Fecha: 27 de Octubre de 2023

Tribunal: Audiencia Nacional

Ponente: RAMON CASTILLO BADAL

Núm. Cendoj: 28079230062023100766

Núm. Ecli: ES:AN:2023:5702

Núm. Roj: SAN 5702:2023

Resumen:
DENEGACION RECONOCIMIENTO CONDICION REFUGIADO

Encabezamiento

A U D I E N C I A N A C I O N A L

Sala de lo Contencioso-Administrativo

SECCIÓN SEXTA

Núm. de Recurso: 0001365 /2021

Tipo de Recurso: PROCEDIMIENTO ORDINARIO

Núm. Registro General: 4659/2021

Demandante: Dª Antonieta

Procurador: D. JAVIER GONZÁLEZ FERNÁNDEZ

Demandado: MINISTERIO DE INTERIOR

Abogado Del Estado

Ponente IImo. Sr.: D. RAMÓN CASTILLO BADAL

S E N T E N C I A Nº :

IIma. Sra. Presidente:

Dª. BERTA SANTILLAN PEDROSA

Ilmos. Sres. Magistrados:

D. FRANCISCO DE LA PEÑA ELIAS

D. SANTOS GANDARILLAS MARTOS

Dª. MARIA JESUS VEGAS TORRES

D. RAMÓN CASTILLO BADAL

Madrid, a veintisiete de octubre de dos mil veintitrés.

Visto el presente recurso contencioso administrativo nº 1365/2021, interpuesto ante esta Sala de lo Contencioso-Administrativo de la Audiencia Nacional por el Procurador D. Javier González Fernández, en nombre y representación de Dª Antonieta , nacional de Colombia, contra la resolución del Ministerio del Interior de fecha 19 de enero de 2021, denegatoria de la solicitud de protección internacional, en el que la Administración demandada ha estado dirigida y representada por el Abogado del Estado.

Antecedentes

PRIMERO: Son objeto del presente recurso contencioso administrativo la resolución del Ministerio del Interior de fecha 19 de enero de 2021, denegatoria de la solicitud de protección internacional formulada por Dª Antonieta, nacional de Colombia.

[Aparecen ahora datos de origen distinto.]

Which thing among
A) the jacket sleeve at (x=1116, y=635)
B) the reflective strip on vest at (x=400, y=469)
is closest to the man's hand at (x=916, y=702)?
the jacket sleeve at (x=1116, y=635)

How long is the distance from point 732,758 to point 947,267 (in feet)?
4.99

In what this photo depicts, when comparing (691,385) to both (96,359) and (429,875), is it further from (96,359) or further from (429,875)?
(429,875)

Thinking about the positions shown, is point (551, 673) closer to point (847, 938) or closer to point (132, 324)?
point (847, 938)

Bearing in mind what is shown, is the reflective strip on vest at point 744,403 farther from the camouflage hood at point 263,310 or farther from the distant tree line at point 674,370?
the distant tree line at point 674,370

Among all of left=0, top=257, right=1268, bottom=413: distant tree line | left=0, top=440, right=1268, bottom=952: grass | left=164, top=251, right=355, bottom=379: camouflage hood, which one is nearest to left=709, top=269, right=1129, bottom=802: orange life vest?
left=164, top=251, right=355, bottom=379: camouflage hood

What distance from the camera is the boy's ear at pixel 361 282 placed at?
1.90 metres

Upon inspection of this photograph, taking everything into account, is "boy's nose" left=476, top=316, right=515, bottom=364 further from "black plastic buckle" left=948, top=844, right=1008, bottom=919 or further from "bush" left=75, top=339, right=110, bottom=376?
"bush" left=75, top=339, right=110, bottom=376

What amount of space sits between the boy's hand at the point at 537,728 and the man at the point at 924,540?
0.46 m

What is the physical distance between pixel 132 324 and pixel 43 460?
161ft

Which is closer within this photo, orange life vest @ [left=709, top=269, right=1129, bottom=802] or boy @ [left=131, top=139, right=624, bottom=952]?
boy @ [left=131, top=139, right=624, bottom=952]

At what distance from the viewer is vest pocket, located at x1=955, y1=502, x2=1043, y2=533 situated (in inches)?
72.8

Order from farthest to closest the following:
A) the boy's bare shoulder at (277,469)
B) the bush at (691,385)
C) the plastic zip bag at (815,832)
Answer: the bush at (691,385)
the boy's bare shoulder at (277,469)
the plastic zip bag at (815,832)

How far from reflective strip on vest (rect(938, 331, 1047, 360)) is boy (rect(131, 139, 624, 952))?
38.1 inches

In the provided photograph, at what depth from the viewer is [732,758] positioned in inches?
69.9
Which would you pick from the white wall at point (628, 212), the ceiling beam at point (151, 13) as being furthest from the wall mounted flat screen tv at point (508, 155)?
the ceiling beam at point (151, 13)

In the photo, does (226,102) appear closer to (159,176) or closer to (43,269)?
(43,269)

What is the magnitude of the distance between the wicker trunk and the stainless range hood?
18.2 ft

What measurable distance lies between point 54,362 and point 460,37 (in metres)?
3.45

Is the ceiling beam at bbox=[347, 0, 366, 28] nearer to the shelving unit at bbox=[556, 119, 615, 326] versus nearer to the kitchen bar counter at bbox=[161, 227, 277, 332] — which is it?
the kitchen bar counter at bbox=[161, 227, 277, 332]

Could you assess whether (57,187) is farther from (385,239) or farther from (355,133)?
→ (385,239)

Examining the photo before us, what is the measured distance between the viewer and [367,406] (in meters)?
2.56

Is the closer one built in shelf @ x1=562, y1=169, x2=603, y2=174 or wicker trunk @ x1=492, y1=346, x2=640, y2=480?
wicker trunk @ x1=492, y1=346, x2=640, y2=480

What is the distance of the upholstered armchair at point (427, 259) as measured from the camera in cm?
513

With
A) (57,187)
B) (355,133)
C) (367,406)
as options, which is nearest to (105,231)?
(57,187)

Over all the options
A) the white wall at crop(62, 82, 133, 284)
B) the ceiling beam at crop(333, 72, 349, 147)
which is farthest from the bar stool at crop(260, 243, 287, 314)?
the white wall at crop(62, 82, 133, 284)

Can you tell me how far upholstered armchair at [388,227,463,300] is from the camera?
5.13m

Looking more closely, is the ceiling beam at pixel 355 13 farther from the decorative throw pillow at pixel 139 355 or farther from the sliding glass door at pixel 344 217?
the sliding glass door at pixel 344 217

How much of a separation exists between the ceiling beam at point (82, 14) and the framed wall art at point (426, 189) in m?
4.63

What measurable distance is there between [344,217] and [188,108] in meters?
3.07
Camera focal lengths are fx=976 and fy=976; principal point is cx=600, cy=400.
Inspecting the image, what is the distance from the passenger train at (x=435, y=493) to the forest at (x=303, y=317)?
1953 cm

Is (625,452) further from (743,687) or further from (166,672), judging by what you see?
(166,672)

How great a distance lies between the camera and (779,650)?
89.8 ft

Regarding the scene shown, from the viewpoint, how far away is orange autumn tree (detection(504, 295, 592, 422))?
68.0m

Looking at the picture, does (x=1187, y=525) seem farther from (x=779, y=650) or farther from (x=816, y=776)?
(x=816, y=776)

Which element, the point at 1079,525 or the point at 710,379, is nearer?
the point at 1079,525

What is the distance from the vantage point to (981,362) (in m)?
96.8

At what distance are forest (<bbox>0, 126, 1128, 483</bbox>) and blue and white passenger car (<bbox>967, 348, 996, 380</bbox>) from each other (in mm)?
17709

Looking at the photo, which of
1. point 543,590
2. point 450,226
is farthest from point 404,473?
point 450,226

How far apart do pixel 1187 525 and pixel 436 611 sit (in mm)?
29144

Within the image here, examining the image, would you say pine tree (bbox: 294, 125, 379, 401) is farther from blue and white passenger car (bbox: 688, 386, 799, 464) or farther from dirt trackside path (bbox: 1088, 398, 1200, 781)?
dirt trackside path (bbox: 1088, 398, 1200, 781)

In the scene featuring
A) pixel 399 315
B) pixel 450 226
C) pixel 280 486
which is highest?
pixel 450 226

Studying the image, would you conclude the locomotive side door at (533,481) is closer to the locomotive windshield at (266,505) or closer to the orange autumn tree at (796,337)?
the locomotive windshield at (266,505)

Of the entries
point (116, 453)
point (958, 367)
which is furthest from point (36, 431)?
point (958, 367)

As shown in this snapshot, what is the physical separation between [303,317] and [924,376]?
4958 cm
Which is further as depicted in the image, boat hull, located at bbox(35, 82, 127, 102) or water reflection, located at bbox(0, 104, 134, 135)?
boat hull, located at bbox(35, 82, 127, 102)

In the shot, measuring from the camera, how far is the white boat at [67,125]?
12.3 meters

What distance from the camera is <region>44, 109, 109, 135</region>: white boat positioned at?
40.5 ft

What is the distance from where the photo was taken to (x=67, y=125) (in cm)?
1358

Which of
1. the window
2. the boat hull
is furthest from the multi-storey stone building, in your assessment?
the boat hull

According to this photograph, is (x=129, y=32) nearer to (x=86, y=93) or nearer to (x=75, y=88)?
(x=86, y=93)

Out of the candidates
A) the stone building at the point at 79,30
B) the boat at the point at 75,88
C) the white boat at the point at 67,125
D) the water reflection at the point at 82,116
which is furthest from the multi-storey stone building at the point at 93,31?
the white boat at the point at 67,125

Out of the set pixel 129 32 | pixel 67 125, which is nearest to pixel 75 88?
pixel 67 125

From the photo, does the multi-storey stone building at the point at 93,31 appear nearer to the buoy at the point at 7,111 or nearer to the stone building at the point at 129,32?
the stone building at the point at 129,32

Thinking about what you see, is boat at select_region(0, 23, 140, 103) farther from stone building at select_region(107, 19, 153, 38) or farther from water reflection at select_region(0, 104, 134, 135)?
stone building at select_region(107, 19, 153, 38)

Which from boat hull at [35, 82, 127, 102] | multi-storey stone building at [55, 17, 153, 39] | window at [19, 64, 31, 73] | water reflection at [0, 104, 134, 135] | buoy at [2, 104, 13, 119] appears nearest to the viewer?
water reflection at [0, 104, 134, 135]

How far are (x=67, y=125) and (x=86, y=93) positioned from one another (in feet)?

SEGUNDO: Presentado el recurso, se reclamó el expediente administrativo y se dio traslado de todo ello al actor para que formalizara la demanda, el cual expuso los hechos, invocó los fundamentos de Derecho y terminó por suplicar que, previos los trámites legales pertinentes, se dicte sentencia por la que estimando la demanda:

" declare no conforme a derecho la resolución recurrida y acuerde la concesión del derecho de protección internacional y en defecto de este de la protección subsidiaria a Dª Antonieta, nacional de Colombia; todo ello, con expresa condena en costas a la Administración demandada ".

TERCERO: Formalizada la demanda se dio traslado al Abogado del Estado para que la contestara, el cual expuso los hechos y fundamentos de Derecho y suplicó se dictara sentencia desestimando el recurso, con imposición de costas a la parte recurrente.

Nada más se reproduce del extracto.